Pour favoriser l'effacement, nous sommes disposés à apporter notre expertise technique et notre connaissance de l'offre et de la demande car nous sommes actionnaires de référence à la bourse de l'électricité. Nos missions doivent être clairement fixées par l'État ou le régulateur, pour ne pas être juge et partie car nous sommes un monopole naturel.

Nous nous engageons à rémunérer de la même manière un effacement et une production supplémentaire. Je me réjouis que les industriels se disent prêts à réduire leur consommation ; j'espère seulement qu'ils rempliront leurs promesses. Il y a deux ans, nous avons lancé un appel d'offre auprès de nos gros clients industriels, en leur demandant combien d'énergie ils se proposaient d'effacer, étant entendu qu'ils en fixeraient eux-mêmes le prix. Or les propositions d'effacement n'atteignirent qu'un montant dérisoire, inférieur à 100 mégawatts-heure !

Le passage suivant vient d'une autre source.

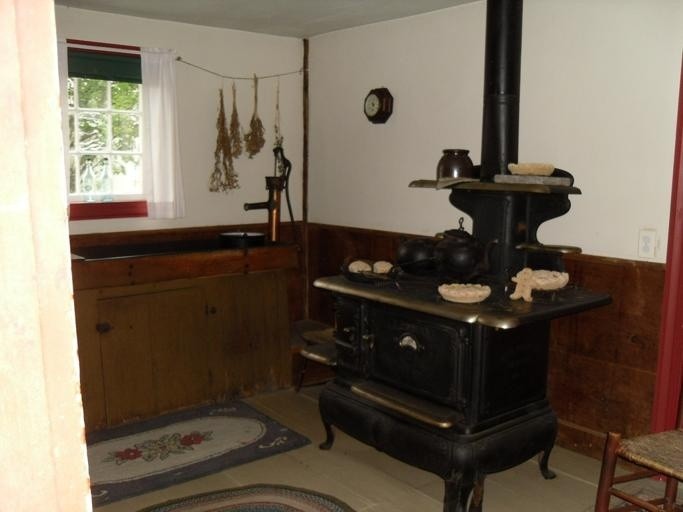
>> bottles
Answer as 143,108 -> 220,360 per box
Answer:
437,148 -> 476,178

M. Jean-Pierre Vial. - Faute d'intégrateur, aucun industriel ne peut répondre à un tel appel d'offre !

M. Dominique Maillard, président de RTE. - Les grands industriels sont bien capables de décider seuls de leurs achats d'énergie. Mais nous n'avons aucune réticence à les aider si nécessaire, s'il manque un maillon - même si cela irrite parfois notre actionnaire...

M. Daunis, les lois successives ont bien délimité le domaine régalien et réglementaire, le domaine du régulateur qui élabore une jurisprudence et celui des acteurs, dont nous sommes, chargés de faire des propositions techniques et non de définir les règles. Ce n'est pas véritablement compliqué mais si la loi permet encore de clarifier, tant mieux.

M. Daniel Raoul a évoqué les frais de raccordement des producteurs d'énergies renouvelables. Il faut distinguer entre les dépenses occasionnées par l'établissement d'une ligne entre l'installation et le poste, qui sont à la charge de l'investisseur, et les frais de renforcement des capacités d'accueil du réseau. Pour atteindre l'objectif de 18 gigawatts d'électricité issue d'éoliennes terrestres d'ici 2020, il faudra dépenser 1 milliard d'euros en frais de raccordement, et 3 à 5 milliards d'euros pour produire 6 gigawatts d'électricité issue de l'éolien off shore - car il faut alors créer le réseau de toutes pièces.

L'ARENH n'aura pas de conséquence directe pour nous, si l'on fait abstraction de la répercussion du coût de couverture des pertes.

M. Ladislas Poniatowski, rapporteur. - Les frais de raccordement vous incombent-ils principalement, plutôt qu'au gestionnaire du réseau de distribution ?

M. Dominique Maillard, président de RTE. - Si les énergies nouvelles se développent beaucoup, oui, l'essentiel des coûts de renforcement se retrouveront à la charge du réseau de transport.